• Source document:
• • • •

In reality, Palestinian apprehensions go far beyond the situation in Gaza. We in Pakistan need to assess the situation accurately, recognize the enormity and delicacy of the task and decide if we have the means to carry it out. In a comment published elsewhere, I have argued recently that Binyamin Netanyahu’s election as Israel’s prime minister in 1996 heralded the advent of a new coalition of the traditional right, the ultra-orthodox elements in the Israeli society and the main settler group, Gush Emunim (‘bloc of the faithful’), and that this ascendancy of the hard-line forces continues to shape Israeli politics.

After resigning from Sharon’s cabinet, Netanyahu has now challenged him as the leader of the Likud, a process that would ensure that Sharon holds on to as much of the West Bank as possible. In the sequence of recent Israeli leaders (Rabin, Shimon Peres, Natanyahu and Barak), only Barak was prepared to return much of the West Bank to the Arabs but even he insisted on annexing a vital strip that would split the emerging Palestinian state and tighten Israel’s grip on Jerusalem. He was also not prepared to concede the right of return to the Palestinian refugees. This is what wrecked the plan that Clinton presented to the two sides on December 23, 2000, at Camp David and the subsequent negotiations in Taba (Egypt) four weeks later.

• • • •

• Dataset content:
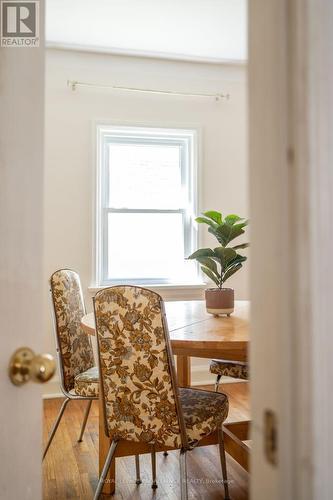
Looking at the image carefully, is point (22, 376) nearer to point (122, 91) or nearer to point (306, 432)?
point (306, 432)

• • • •

• What this exercise asks:
1. Summarize the commentary on Israeli politics in two sentences.
2. Extend the commentary on Israeli politics, continuing on from its final sentence.
The material isn't needed for this work.

• Answers per task:
1. The writer argues that Netanyahu's 1996 election began a lasting ascendancy of hard-line forces made up of the traditional right, the ultra-orthodox and the Gush Emunim settler group, and says Pakistan must judge whether it has the means for the delicate task ahead. Of recent Israeli leaders only Barak was ready to return much of the West Bank, but his insistence on annexing a strip that would split a Palestinian state and his refusal to concede the refugees' right of return wrecked Clinton's December 2000 plan and the later talks in Taba.

2.
The highly influential, The Economist, argues editorially that Sharon would be better for a revived peace process than the challenger, Natanyahu. But is the difference between these two hawks material and sufficient to permit the establishment of a viable Arab state living side by side with Israel in peace and security? If appropriating other people’s lands was the leitmotif of the imperialist saga, Sharon has been its principal practitioner in our times. He led the invasion of Lebanon in 1982 and presided over the massacres of Sabra and Shatilla.

As agriculture minister in Begin’s government, he drew up a plan to settle two million Jews in occupied territories. By his own statement, he planned the settlements in Gaza. Is the recent dismantling of the Gaza settlements proof enough of a change of heart in him? The present construction activity projects him as an unrepentant exponent of Greater Jerusalem, West Bank settlement blocs and security zones. In his letter of April 14, 2004, President Bush told Sharon that the Palestinians would have to recognize “the new realities” on the ground.

For Sharon, this was an American endorsement of his plan for reducing a future Palestinian state to three non-contiguous cantons. Sharon’s ultimate concession to the Arabs may be nothing better than a disconnected state on a land area smaller than what Barak had offered in 2000.

The only power that can make Israel re-think its policy is the United States. The other components of the Quartet — UN, Russia and the European Union — have much less leverage as they expect Israel to withdraw to the frontiers of June 4, 1967. In this scenario, it is difficult to imagine what Pakistan can do to bring about a substantive change in Israel’s position. It is also not easy to see how far Pakistan can influence Washington’s thinking.

There is, indeed, another set of considerations that may justify the change in Pakistan’s Israel policy. First, the change will, arguably, strengthen Pakistan-US relationship as the Jewish factor in Washington’s decision-making becomes more favourable to Pakistan. Islamabad may be seen as an ally not only in the war against terrorism but also in bringing western enlightenment to the Arab-Islamic societies.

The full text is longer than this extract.